### TO BE DONE
Rewrite the stretch of material from the line containing "Which is found" through the line containing "What amount of" as a JSON list of strings, one string per line, skipping blank lines.

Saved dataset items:
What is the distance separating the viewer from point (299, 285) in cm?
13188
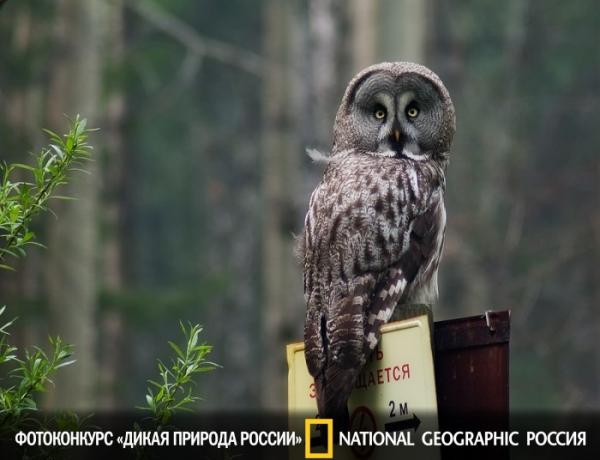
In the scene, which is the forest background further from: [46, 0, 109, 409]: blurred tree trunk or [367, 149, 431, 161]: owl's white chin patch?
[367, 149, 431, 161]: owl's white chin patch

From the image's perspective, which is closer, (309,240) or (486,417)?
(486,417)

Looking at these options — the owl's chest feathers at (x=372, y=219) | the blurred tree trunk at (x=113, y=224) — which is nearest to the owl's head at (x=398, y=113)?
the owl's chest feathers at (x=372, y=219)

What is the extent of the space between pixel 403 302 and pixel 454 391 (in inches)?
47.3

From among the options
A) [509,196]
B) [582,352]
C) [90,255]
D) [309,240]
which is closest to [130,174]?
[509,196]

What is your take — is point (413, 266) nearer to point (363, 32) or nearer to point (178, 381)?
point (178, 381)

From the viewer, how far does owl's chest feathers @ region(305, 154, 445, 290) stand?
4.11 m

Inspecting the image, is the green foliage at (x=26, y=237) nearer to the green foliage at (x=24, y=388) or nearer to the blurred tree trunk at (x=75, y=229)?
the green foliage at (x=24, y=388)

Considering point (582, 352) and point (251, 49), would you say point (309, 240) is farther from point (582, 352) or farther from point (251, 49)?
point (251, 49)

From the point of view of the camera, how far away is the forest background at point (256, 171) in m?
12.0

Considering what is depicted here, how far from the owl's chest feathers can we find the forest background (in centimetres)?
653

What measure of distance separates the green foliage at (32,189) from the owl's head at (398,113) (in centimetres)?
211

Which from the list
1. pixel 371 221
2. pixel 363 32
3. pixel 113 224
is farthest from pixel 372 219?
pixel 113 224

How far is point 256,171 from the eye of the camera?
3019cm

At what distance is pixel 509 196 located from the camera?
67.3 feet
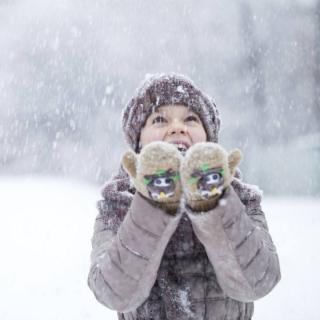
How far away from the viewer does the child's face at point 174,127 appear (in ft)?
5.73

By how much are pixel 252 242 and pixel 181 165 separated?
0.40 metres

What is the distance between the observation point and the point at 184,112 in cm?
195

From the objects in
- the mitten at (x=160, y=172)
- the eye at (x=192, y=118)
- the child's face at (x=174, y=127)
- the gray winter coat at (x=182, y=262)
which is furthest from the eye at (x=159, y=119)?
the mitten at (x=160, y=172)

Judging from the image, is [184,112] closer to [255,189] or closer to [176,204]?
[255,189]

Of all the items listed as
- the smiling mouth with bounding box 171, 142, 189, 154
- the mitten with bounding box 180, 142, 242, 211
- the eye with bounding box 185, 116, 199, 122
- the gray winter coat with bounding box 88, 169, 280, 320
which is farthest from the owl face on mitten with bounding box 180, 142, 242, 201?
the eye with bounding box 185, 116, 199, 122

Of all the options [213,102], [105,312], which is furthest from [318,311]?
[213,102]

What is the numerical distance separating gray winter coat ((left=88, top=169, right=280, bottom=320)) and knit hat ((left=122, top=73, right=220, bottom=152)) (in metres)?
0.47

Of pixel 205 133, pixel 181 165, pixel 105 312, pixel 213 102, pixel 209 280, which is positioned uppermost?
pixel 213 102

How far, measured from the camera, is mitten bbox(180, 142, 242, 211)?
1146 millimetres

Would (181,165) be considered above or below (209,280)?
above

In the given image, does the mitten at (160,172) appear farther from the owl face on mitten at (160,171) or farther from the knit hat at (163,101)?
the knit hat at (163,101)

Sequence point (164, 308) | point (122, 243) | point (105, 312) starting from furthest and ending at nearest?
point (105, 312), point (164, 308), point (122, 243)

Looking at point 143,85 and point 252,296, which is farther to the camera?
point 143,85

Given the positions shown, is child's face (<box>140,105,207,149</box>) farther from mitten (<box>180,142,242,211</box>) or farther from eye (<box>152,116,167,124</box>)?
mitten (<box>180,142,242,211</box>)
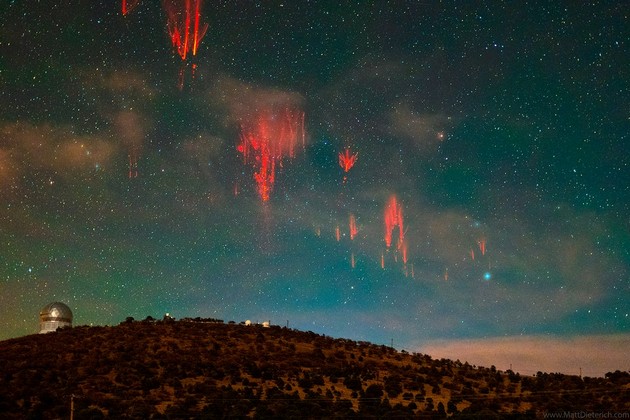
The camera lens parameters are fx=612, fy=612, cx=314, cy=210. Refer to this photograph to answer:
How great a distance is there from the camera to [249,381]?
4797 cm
...
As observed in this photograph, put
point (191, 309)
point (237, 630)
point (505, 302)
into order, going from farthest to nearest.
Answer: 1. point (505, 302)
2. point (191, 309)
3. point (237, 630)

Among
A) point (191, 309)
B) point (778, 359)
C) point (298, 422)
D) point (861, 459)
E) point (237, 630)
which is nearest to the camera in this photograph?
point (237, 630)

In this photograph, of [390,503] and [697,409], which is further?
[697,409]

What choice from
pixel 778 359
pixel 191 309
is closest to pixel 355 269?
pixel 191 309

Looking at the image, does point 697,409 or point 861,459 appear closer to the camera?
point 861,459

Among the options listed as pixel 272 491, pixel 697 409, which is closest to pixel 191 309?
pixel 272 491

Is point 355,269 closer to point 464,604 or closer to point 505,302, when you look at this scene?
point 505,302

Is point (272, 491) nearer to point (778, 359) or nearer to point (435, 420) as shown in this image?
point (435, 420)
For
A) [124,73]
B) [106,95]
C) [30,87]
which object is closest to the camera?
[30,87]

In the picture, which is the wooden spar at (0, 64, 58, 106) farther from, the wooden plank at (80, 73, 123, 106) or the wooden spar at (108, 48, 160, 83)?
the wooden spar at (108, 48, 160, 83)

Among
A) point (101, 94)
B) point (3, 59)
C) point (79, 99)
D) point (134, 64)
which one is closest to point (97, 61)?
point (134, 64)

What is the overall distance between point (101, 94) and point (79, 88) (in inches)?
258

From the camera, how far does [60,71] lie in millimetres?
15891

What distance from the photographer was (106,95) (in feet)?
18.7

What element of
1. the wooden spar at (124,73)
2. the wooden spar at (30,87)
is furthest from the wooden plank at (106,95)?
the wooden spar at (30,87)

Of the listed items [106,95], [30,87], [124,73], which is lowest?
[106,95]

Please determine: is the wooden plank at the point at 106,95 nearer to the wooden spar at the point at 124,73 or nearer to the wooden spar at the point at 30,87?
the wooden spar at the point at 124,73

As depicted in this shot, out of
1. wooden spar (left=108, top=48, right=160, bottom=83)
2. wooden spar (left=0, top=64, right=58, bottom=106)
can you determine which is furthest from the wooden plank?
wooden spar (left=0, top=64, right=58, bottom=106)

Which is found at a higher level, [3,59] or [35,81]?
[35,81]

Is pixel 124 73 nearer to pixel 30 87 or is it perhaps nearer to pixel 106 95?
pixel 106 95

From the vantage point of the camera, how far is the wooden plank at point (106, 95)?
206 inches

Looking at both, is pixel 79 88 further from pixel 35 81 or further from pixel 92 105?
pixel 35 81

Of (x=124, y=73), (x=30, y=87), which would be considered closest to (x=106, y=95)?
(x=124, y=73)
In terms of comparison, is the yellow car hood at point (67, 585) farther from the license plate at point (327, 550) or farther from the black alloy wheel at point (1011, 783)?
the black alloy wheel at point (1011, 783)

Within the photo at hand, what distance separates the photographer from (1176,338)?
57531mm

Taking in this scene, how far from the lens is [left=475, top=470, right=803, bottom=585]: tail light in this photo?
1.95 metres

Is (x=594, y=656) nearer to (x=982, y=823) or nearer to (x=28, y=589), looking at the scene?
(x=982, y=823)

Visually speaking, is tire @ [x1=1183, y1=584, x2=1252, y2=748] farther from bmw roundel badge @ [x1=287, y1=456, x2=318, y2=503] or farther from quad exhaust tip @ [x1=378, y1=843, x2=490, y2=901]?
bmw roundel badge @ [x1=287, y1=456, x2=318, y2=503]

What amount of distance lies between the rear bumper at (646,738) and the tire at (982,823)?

### SOLUTION FOR THIS PROBLEM
[
  "Which is found at a higher level, [3,59] or [35,81]?",
  "[35,81]",
  "Is pixel 124 73 nearer to pixel 30 87 or is it perhaps nearer to pixel 106 95?",
  "pixel 106 95",
  "From the vantage point of the camera, how far is the wooden plank at point (106, 95)?",
  "206 inches",
  "Looking at both, is pixel 79 88 further from pixel 35 81 or further from pixel 92 105?",
  "pixel 35 81",
  "Of (x=124, y=73), (x=30, y=87), which would be considered closest to (x=106, y=95)?",
  "(x=124, y=73)",
  "In terms of comparison, is the yellow car hood at point (67, 585) farther from the license plate at point (327, 550) or farther from the black alloy wheel at point (1011, 783)?",
  "the black alloy wheel at point (1011, 783)",
  "Within the photo at hand, what distance separates the photographer from (1176,338)?",
  "57531mm",
  "Taking in this scene, how far from the lens is [left=475, top=470, right=803, bottom=585]: tail light in this photo?",
  "1.95 metres",
  "Is (x=594, y=656) nearer to (x=982, y=823) or nearer to (x=28, y=589), looking at the scene?",
  "(x=982, y=823)",
  "Visually speaking, is tire @ [x1=1183, y1=584, x2=1252, y2=748] farther from bmw roundel badge @ [x1=287, y1=456, x2=318, y2=503] or farther from quad exhaust tip @ [x1=378, y1=843, x2=490, y2=901]?",
  "bmw roundel badge @ [x1=287, y1=456, x2=318, y2=503]",
  "What amount of distance lies between the rear bumper at (646,738) and the tire at (982,823)?"
]